Mr Corbyn’s spokesman said he was not aware of any discussion or emails about trying to deselect Mr Woodcock and he said the case was handled in a “completely rigorous and fair” way.

He added: “He is not the only Labour MP who has often spoken against the party leadership.

“This is a bit of a red herring and a smokescreen in regard to a serious case that should have been fully investigated.”

In his resignation letter to Mr Corbyn, Mr Woodcock wrote that he believed “more strongly than ever that you have made the Labour Party unfit” to deliver on his own promise to fight for local jobs, promote a credible alternative government, protect his local shipyard, which produces the Trident nuclear submarines, and ensure his constituents’ safety through strong defence and national security.

“The party for which I have campaigned since I was a boy is no longer the broad church it has always historically been,” wrote the MP.

“Anti-Semitism is being tolerated and Labour has been taken over at nearly every level by the hard left, far beyond the dominance they achieved at the height of 1980s militancy.

“There is little chance of returning the Labour Party to the inclusive, mainstream electoral force my constituents desperately need.
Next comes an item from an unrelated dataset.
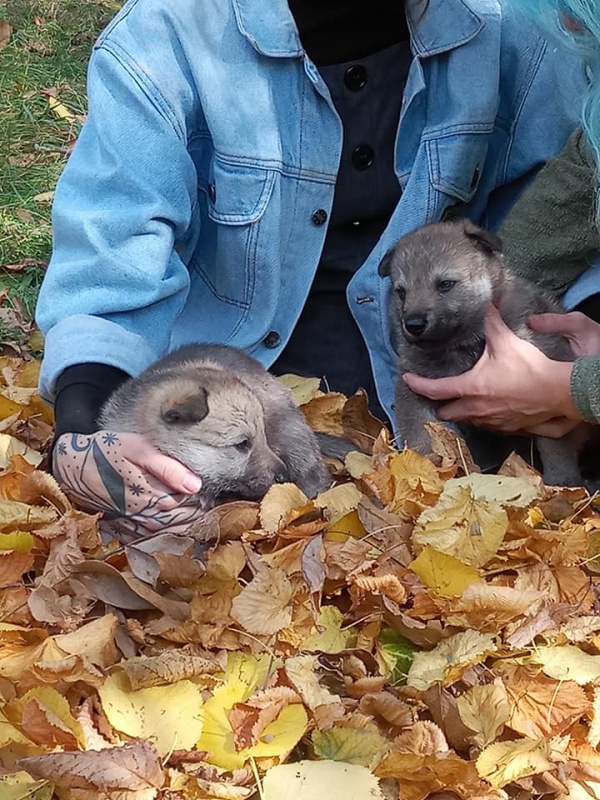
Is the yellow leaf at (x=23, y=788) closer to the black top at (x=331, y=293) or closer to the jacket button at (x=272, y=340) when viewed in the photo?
the black top at (x=331, y=293)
In these circumstances, I can no longer justify engaging in a rigged process to be re-admitted to it.”

Father-of-two Mr Woodcock is a former spokesman for then Prime Minister Brown in 2008 and 2009 and was a transport spokesman under Ed Miliband.

The former chairman of Labour’s backbench defence committee and of Labour Friends of Israel became an MP in 2010, with a majority of 5,208, and has clashed with Mr Corbyn over issues including nuclear weapons and anti-Semitism. He said before last year’s election that he could not support Mr Corbyn as PM.